● Task prompt: Retype each entry. Leave nothing out.

-- Raw data follows --

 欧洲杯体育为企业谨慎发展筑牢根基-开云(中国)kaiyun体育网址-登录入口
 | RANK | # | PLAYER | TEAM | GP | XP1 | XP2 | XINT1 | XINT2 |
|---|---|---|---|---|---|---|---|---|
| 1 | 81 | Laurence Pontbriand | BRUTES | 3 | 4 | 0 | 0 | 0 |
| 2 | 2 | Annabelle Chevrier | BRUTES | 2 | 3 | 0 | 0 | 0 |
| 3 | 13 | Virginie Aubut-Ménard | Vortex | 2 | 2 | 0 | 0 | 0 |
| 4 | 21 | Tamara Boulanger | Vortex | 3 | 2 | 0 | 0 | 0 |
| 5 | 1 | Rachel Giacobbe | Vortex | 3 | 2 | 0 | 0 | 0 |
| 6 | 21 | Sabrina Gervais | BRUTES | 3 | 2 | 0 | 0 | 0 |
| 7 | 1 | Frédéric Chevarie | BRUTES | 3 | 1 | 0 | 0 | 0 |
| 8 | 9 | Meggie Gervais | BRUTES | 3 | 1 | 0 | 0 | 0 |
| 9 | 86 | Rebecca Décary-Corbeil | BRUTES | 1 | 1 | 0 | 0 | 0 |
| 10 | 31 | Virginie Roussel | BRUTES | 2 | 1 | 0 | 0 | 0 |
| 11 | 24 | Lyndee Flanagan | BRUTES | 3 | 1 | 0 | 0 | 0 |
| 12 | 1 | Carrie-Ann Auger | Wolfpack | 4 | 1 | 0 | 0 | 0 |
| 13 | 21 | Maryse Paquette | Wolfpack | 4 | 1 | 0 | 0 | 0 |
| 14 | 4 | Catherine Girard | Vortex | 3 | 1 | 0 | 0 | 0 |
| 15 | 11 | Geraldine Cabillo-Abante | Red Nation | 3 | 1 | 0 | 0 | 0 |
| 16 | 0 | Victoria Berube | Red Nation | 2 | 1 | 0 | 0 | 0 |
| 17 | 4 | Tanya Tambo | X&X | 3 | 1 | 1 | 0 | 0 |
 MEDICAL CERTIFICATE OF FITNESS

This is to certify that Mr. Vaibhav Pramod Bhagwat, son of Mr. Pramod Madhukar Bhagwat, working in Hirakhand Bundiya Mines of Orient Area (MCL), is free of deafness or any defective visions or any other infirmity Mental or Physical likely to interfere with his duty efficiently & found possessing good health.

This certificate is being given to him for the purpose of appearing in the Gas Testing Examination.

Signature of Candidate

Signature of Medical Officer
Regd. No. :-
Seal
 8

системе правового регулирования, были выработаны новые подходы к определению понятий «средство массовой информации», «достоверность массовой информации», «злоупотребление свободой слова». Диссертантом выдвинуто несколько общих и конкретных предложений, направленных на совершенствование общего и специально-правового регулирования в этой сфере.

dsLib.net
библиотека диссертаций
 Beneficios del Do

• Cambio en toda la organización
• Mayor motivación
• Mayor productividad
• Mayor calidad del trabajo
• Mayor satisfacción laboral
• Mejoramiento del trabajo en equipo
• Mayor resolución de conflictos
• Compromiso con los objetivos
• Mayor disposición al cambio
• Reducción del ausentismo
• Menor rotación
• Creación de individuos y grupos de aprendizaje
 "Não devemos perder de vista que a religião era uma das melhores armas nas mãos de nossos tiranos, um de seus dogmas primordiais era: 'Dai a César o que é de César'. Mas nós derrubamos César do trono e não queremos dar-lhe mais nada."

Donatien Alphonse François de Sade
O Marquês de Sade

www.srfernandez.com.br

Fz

-- Raw data concluded --

● Response area:
 欧洲杯体育为企业谨慎发展筑牢根基-开云(中国)kaiyun体育网址-登录入口
 | RANK | # | PLAYER | TEAM | GP | XP1 | XP2 | XINT1 | XINT2 |
|---|---|---|---|---|---|---|---|---|
| 1 | 81 | Laurence Pontbriand | BRUTES | 3 | 4 | 0 | 0 | 0 |
| 2 | 2 | Annabelle Chevrier | BRUTES | 2 | 3 | 0 | 0 | 0 |
| 3 | 13 | Virginie Aubut-Ménard | Vortex | 2 | 2 | 0 | 0 | 0 |
| 4 | 21 | Tamara Boulanger | Vortex | 3 | 2 | 0 | 0 | 0 |
| 5 | 1 | Rachel Giacobbe | Vortex | 3 | 2 | 0 | 0 | 0 |
| 6 | 21 | Sabrina Gervais | BRUTES | 3 | 2 | 0 | 0 | 0 |
| 7 | 1 | Frédéric Chevarie | BRUTES | 3 | 1 | 0 | 0 | 0 |
| 8 | 9 | Meggie Gervais | BRUTES | 3 | 1 | 0 | 0 | 0 |
| 9 | 86 | Rebecca Décary-Corbeil | BRUTES | 1 | 1 | 0 | 0 | 0 |
| 10 | 31 | Virginie Roussel | BRUTES | 2 | 1 | 0 | 0 | 0 |
| 11 | 24 | Lyndee Flanagan | BRUTES | 3 | 1 | 0 | 0 | 0 |
| 12 | 1 | Carrie-Ann Auger | Wolfpack | 4 | 1 | 0 | 0 | 0 |
| 13 | 21 | Maryse Paquette | Wolfpack | 4 | 1 | 0 | 0 | 0 |
| 14 | 4 | Catherine Girard | Vortex | 3 | 1 | 0 | 0 | 0 |
| 15 | 11 | Geraldine Cabillo-Abante | Red Nation | 3 | 1 | 0 | 0 | 0 |
| 16 | 0 | Victoria Berube | Red Nation | 2 | 1 | 0 | 0 | 0 |
| 17 | 4 | Tanya Tambo | X&X | 3 | 1 | 1 | 0 | 0 |
 MEDICAL CERTIFICATE OF FITNESS

This is to certify that Mr. Vaibhav Pramod Bhagwat, son of Mr. Pramod Madhukar Bhagwat, working in Hirakhand Bundiya Mines of Orient Area (MCL), is free of deafness or any defective visions or any other infirmity Mental or Physical likely to interfere with his duty efficiently & found possessing good health.

This certificate is being given to him for the purpose of appearing in the Gas Testing Examination.

Signature of Candidate

Signature of Medical Officer
Regd. No. :-
Seal
 8

системе правового регулирования, были выработаны новые подходы к определению понятий «средство массовой информации», «достоверность массовой информации», «злоупотребление свободой слова». Диссертантом выдвинуто несколько общих и конкретных предложений, направленных на совершенствование общего и специально-правового регулирования в этой сфере.

dsLib.net
библиотека диссертаций
 Beneficios del Do

• Cambio en toda la organización
• Mayor motivación
• Mayor productividad
• Mayor calidad del trabajo
• Mayor satisfacción laboral
• Mejoramiento del trabajo en equipo
• Mayor resolución de conflictos
• Compromiso con los objetivos
• Mayor disposición al cambio
• Reducción del ausentismo
• Menor rotación
• Creación de individuos y grupos de aprendizaje
 "Não devemos perder de vista que a religião era uma das melhores armas nas mãos de nossos tiranos, um de seus dogmas primordiais era: 'Dai a César o que é de César'. Mas nós derrubamos César do trono e não queremos dar-lhe mais nada."

Donatien Alphonse François de Sade
O Marquês de Sade

www.srfernandez.com.br

Fz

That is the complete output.